··· DATA FOR THIS EXERCISE

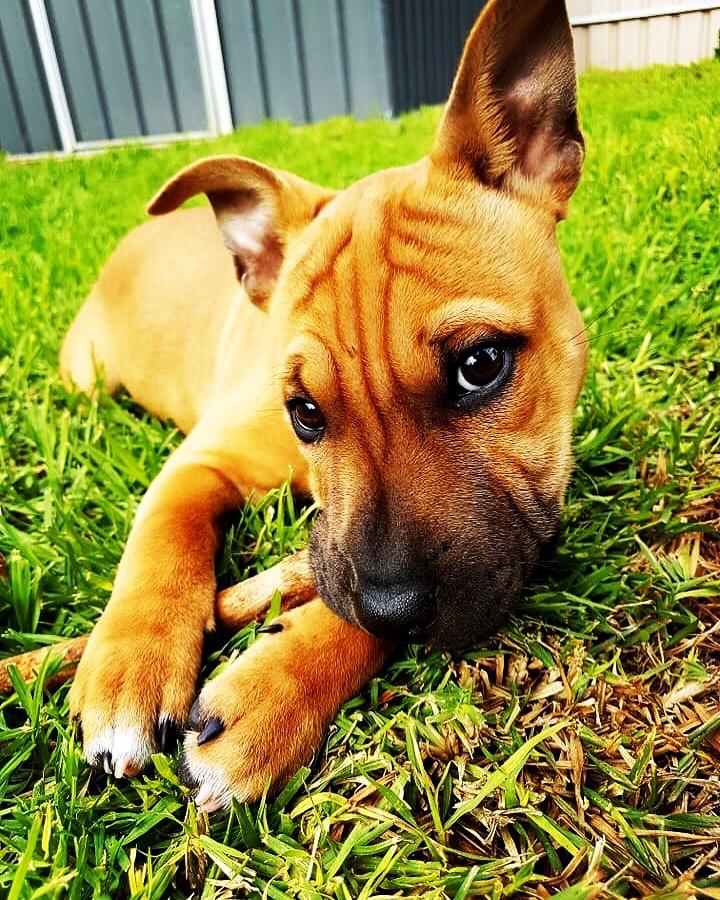Puppy training, potty training, stop dog peeing inside, sharpei cross puppy, best friend dog care adelaide, tamara di santo, dog training adelaide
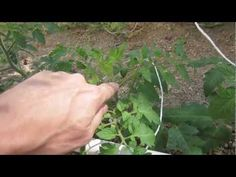 Pruning and removing suckers from Tomatoes, Cucumbers and Melons is a quick and easy process but very important to the plants health and ability to produce high quantity of large fruit. I show how to identify the growing tip or terminal bud, the fruiting stem and sucker. And how to remove the sucker and branches on the ground and when to remove ...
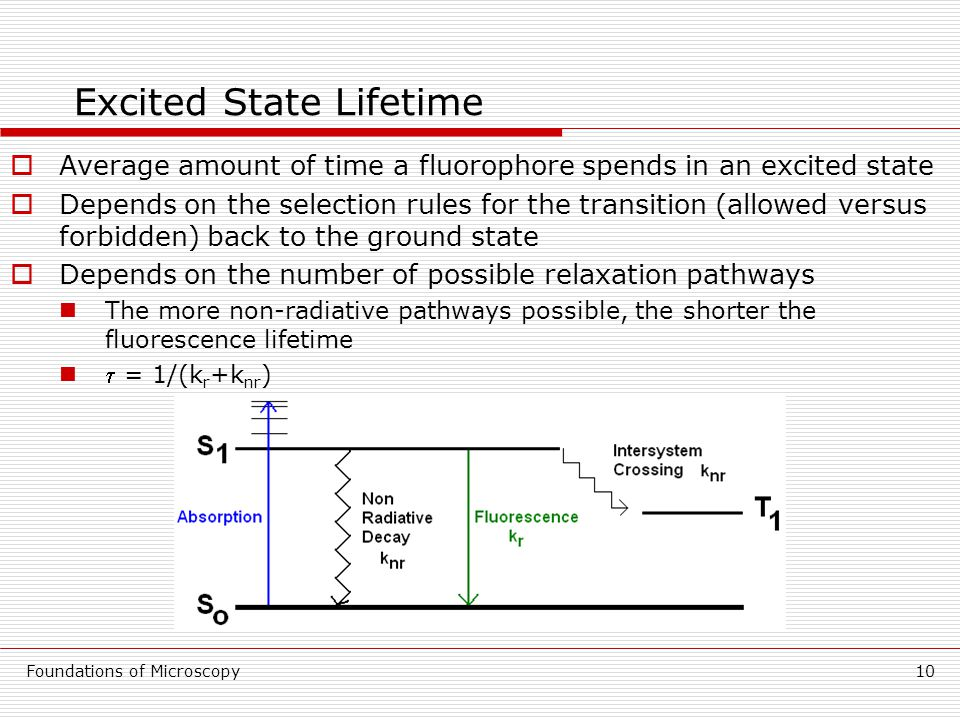 Foundations of Microscopy10 Excited State Lifetime  Average amount of time a fluorophore spends in an excited state  Depends on the selection rules for the transition (allowed versus forbidden) back to the ground state  Depends on the number of possible relaxation pathways The more non-radiative pathways possible, the shorter the fluorescence lifetime  = 1/(k r +k nr )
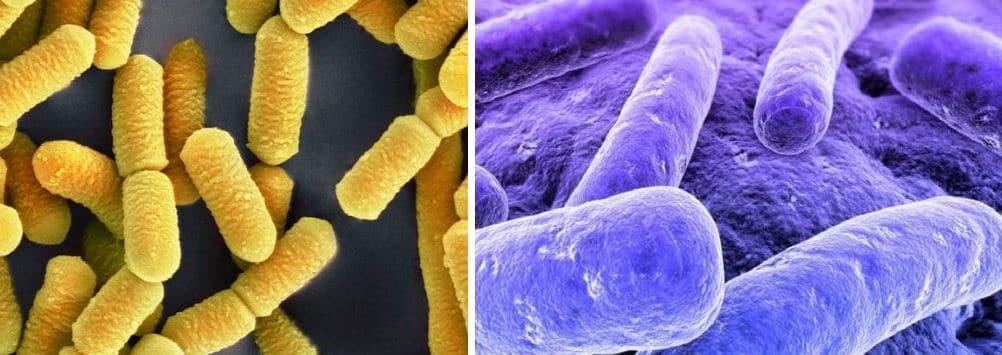 ejemplos microorganismos heterótrofos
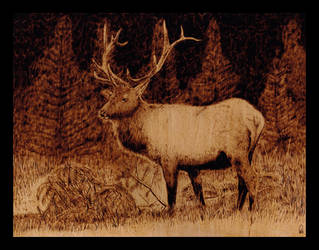 Deer_Pyrography by zwillhyper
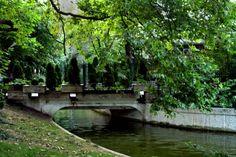 Vă recomandăm Parcul Cișmigiu, pentru plimbări cu hidrobicicleta și pentru locurile pline de vegetație. De asemenea, Grădina japoneză din parc este o oază de liniște care cu siguranță vă va ajuta să vă relaxați. Dacă doriți să vă eliberați de grijile cotidiene, noi vă propunem o tură de alergări.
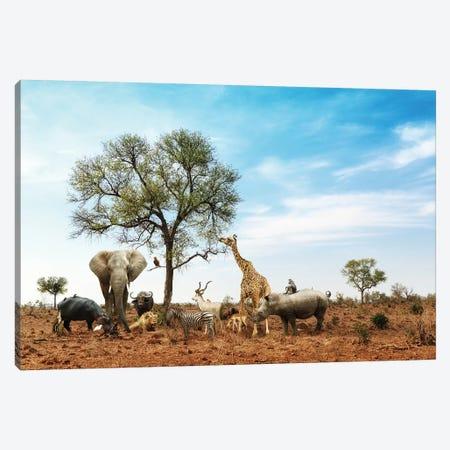 African Safari Animals Meeting Together Around Tree II Canvas Print #SMZ10} by Susan Schmitz Art Print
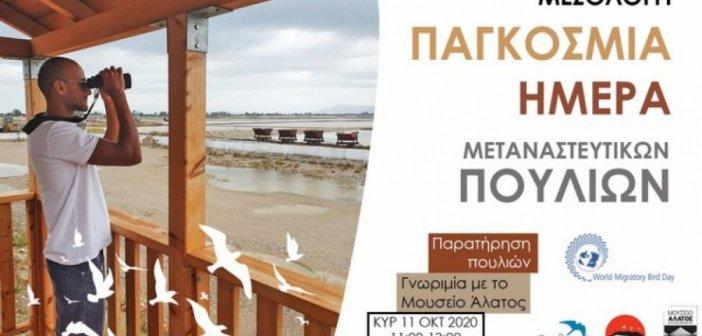 Γιορτή της παγκόσμιας ημέρας μεταναστευτικών πουλιών στο Μεσολόγγι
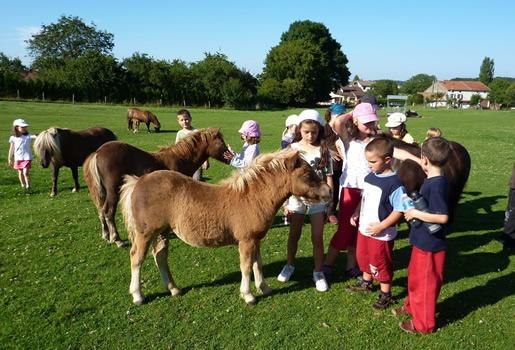 Le shetland entouré d'enfants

······

== DIRECTIONS ==
Word for word and without pictures, restate only the lines running from the one that contains "Foundations of Microscopy10" through the last line of the listing above.

== PROBLEM SOLUTION ==
 Foundations of Microscopy10 Excited State Lifetime  Average amount of time a fluorophore spends in an excited state  Depends on the selection rules for the transition (allowed versus forbidden) back to the ground state  Depends on the number of possible relaxation pathways The more non-radiative pathways possible, the shorter the fluorescence lifetime  = 1/(k r +k nr )
 ejemplos microorganismos heterótrofos
 Deer_Pyrography by zwillhyper
 Vă recomandăm Parcul Cișmigiu, pentru plimbări cu hidrobicicleta și pentru locurile pline de vegetație. De asemenea, Grădina japoneză din parc este o oază de liniște care cu siguranță vă va ajuta să vă relaxați. Dacă doriți să vă eliberați de grijile cotidiene, noi vă propunem o tură de alergări.
 African Safari Animals Meeting Together Around Tree II Canvas Print #SMZ10} by Susan Schmitz Art Print
 Γιορτή της παγκόσμιας ημέρας μεταναστευτικών πουλιών στο Μεσολόγγι
 Le shetland entouré d'enfants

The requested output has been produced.